I spot the rest of the group running together. If we all had somewhere to hide, I could get us away with the Viciseometer. There must be something more substantial in this sprawling graveyard than headstones and mausoleums, like an office or small visitors’ center, but if there is, we’re too far away for it to be any use.
Even if we weren’t, though, I wouldn’t leave Alfarin alone.
“We have to stick together, Alfarin.”
Then, as if a light has been switched on above us, the shadows disappear. All nine outlines of the men with the wolf pelts have gone.
The smell hits.
“Oh, shit, oh, shit!” I cry as I spin around. “The Skin-Walkers are here. They’re actually here. Where are they? Where are the others?”
Alfarin and I are completely alone.
“Elinor!” he cries.
“Mitchell!” I yell.
Our voices drop like dead weights. I look down and see that the grass beneath our feet is dying.
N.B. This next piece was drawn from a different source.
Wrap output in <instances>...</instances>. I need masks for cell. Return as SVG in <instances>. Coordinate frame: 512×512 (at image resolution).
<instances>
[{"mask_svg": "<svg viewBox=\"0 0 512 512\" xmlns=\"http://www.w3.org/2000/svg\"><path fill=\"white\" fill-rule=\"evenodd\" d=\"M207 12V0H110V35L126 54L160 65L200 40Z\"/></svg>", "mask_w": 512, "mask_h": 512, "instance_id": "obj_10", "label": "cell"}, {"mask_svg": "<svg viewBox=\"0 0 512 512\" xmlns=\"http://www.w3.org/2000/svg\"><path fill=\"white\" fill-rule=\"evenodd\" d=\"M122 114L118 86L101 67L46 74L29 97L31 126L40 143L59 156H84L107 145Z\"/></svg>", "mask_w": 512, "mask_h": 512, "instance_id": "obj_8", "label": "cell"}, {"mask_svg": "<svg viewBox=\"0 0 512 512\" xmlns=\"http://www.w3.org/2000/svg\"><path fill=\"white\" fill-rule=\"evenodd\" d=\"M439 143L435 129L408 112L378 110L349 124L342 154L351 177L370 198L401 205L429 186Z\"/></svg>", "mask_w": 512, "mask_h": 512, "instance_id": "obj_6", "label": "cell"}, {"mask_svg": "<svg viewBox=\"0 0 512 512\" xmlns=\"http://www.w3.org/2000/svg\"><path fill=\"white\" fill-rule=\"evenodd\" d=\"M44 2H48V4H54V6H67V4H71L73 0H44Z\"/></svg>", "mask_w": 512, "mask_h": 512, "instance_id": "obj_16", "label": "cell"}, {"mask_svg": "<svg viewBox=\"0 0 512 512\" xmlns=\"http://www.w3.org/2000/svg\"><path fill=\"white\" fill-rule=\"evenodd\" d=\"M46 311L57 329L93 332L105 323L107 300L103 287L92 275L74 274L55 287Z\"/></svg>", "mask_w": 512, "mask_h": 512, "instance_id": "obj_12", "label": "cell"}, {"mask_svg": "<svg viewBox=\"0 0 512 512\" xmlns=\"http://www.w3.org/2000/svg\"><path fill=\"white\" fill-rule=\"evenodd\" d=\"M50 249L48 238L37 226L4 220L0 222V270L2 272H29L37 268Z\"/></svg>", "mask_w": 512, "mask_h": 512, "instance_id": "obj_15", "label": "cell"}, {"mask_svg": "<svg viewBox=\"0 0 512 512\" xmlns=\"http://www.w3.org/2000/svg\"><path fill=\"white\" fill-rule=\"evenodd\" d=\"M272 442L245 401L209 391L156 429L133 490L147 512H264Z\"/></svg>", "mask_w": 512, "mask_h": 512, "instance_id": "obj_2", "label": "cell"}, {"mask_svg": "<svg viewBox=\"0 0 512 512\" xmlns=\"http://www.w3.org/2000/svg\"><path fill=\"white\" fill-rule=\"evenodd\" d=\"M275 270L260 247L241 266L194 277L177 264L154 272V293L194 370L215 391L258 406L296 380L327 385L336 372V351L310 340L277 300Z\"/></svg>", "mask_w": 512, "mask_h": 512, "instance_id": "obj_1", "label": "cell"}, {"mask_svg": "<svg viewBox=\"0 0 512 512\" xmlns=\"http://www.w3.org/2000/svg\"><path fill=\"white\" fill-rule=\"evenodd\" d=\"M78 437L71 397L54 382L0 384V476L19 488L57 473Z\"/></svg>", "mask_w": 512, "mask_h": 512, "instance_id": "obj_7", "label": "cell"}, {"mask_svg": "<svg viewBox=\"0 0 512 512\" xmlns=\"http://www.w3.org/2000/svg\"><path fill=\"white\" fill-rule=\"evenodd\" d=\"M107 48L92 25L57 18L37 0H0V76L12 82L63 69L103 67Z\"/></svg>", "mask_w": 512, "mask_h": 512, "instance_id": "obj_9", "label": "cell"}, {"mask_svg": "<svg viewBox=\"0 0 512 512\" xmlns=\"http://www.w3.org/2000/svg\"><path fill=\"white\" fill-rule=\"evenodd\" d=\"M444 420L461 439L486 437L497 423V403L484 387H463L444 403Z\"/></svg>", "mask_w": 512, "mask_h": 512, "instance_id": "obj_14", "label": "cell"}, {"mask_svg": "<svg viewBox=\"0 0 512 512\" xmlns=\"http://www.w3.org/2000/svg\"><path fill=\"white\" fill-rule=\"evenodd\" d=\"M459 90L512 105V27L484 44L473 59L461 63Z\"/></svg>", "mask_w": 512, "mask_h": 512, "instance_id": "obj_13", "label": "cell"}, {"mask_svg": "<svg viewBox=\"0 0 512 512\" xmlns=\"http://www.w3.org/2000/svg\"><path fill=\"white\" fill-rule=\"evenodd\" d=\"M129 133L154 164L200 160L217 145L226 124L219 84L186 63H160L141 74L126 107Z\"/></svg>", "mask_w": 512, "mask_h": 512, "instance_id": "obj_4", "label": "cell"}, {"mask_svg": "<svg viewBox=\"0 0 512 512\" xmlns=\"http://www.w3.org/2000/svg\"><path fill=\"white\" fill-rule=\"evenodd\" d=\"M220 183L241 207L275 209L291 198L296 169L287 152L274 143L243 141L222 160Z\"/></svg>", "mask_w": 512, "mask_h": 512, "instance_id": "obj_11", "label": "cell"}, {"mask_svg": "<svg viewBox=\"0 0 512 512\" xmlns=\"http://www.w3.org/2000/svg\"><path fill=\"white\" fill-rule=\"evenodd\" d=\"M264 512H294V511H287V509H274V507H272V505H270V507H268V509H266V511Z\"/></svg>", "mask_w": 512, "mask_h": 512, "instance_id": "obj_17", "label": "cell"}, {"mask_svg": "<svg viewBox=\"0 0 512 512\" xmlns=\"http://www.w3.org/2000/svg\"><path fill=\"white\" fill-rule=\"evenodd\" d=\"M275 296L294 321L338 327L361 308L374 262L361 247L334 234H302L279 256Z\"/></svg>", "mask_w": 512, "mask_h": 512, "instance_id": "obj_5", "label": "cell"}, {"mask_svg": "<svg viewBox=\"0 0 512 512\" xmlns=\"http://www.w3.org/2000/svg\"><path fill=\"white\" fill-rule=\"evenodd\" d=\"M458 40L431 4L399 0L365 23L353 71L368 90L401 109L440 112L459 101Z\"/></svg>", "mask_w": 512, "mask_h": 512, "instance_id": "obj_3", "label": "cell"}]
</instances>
“Look, Alfarin,” I pant, grabbing his forearm. “The grass has been poisoned just by us being here. We can follow the others’ footsteps.”
My great plan immediately unravels as we stumble across a large patch of blackened grass that has footprints leading in two different directions. The others have already split up.
“Which one is Team DEVIL and which belongs to the angels?”
Alfarin falls to his knees and spreads his plate-sized hands across the damp grass.
“These are Mitchell’s footsteps,” he says. “He has feet the size of a longboat. The ones next to them are dainty, the feet of a princess. It is this way, Medusa.”
We hurtle down a tightly packed row of crosses and stone tablets. Then I catch a glimpse of blond hair. The head is bobbing and weaving directly ahead of us. It’s like an albino hedgehog on steroids.
“There!” I point the way to Alfarin, who is grunting and groaning with every step. The muscles in my neck and shoulders ache as I continue to run while twisting to watch our backs at the same time. I can no longer tell if the shadows around me are cast by some of the ornate gravestones, or whether there is something far more nefarious on our tail.